Dataset excerpts section start

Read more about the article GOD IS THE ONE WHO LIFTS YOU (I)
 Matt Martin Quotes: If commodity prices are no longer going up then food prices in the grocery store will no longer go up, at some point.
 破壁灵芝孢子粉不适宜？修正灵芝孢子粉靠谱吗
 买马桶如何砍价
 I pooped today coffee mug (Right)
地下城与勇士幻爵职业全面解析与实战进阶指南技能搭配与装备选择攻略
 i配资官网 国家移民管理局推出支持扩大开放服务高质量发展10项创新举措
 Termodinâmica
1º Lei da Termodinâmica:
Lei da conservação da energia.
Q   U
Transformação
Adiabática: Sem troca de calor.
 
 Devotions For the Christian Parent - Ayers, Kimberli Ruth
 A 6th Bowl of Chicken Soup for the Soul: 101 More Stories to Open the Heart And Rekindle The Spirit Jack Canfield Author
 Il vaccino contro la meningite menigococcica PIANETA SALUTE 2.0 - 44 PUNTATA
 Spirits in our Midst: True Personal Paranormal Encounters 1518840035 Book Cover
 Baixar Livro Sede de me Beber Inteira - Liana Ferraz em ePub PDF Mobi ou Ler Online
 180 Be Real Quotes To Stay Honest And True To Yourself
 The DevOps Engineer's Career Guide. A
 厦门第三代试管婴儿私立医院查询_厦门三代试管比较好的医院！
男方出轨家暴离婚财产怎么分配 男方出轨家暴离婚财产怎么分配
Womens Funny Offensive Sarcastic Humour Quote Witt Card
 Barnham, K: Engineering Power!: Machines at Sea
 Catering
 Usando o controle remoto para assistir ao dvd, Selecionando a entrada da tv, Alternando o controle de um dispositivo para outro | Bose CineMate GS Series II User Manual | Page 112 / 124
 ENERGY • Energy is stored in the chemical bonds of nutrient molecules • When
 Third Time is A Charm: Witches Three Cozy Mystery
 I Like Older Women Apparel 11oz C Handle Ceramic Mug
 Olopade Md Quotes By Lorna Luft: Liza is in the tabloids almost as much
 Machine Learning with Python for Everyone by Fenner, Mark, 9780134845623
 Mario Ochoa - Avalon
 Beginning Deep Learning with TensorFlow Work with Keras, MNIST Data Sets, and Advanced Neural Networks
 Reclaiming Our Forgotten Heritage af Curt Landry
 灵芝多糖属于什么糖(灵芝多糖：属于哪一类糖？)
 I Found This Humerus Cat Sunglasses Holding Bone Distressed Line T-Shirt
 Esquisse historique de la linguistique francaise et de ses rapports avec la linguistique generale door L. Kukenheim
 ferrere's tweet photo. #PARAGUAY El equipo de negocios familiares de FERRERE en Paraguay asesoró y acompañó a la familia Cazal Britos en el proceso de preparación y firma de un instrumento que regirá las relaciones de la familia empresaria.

Dataset excerpts section end

- [What to produce]:
Take the lines above from the first through the one containing "I Found This" and reproduce them exactly; include nothing else.

- [Reply]:
Read more about the article GOD IS THE ONE WHO LIFTS YOU (I)
 Matt Martin Quotes: If commodity prices are no longer going up then food prices in the grocery store will no longer go up, at some point.
 破壁灵芝孢子粉不适宜？修正灵芝孢子粉靠谱吗
 买马桶如何砍价
 I pooped today coffee mug (Right)
地下城与勇士幻爵职业全面解析与实战进阶指南技能搭配与装备选择攻略
 i配资官网 国家移民管理局推出支持扩大开放服务高质量发展10项创新举措
 Termodinâmica
1º Lei da Termodinâmica:
Lei da conservação da energia.
Q   U
Transformação
Adiabática: Sem troca de calor.
 
 Devotions For the Christian Parent - Ayers, Kimberli Ruth
 A 6th Bowl of Chicken Soup for the Soul: 101 More Stories to Open the Heart And Rekindle The Spirit Jack Canfield Author
 Il vaccino contro la meningite menigococcica PIANETA SALUTE 2.0 - 44 PUNTATA
 Spirits in our Midst: True Personal Paranormal Encounters 1518840035 Book Cover
 Baixar Livro Sede de me Beber Inteira - Liana Ferraz em ePub PDF Mobi ou Ler Online
 180 Be Real Quotes To Stay Honest And True To Yourself
 The DevOps Engineer's Career Guide. A
 厦门第三代试管婴儿私立医院查询_厦门三代试管比较好的医院！
男方出轨家暴离婚财产怎么分配 男方出轨家暴离婚财产怎么分配
Womens Funny Offensive Sarcastic Humour Quote Witt Card
 Barnham, K: Engineering Power!: Machines at Sea
 Catering
 Usando o controle remoto para assistir ao dvd, Selecionando a entrada da tv, Alternando o controle de um dispositivo para outro | Bose CineMate GS Series II User Manual | Page 112 / 124
 ENERGY • Energy is stored in the chemical bonds of nutrient molecules • When
 Third Time is A Charm: Witches Three Cozy Mystery
 I Like Older Women Apparel 11oz C Handle Ceramic Mug
 Olopade Md Quotes By Lorna Luft: Liza is in the tabloids almost as much
 Machine Learning with Python for Everyone by Fenner, Mark, 9780134845623
 Mario Ochoa - Avalon
 Beginning Deep Learning with TensorFlow Work with Keras, MNIST Data Sets, and Advanced Neural Networks
 Reclaiming Our Forgotten Heritage af Curt Landry
 灵芝多糖属于什么糖(灵芝多糖：属于哪一类糖？)
 I Found This Humerus Cat Sunglasses Holding Bone Distressed Line T-Shirt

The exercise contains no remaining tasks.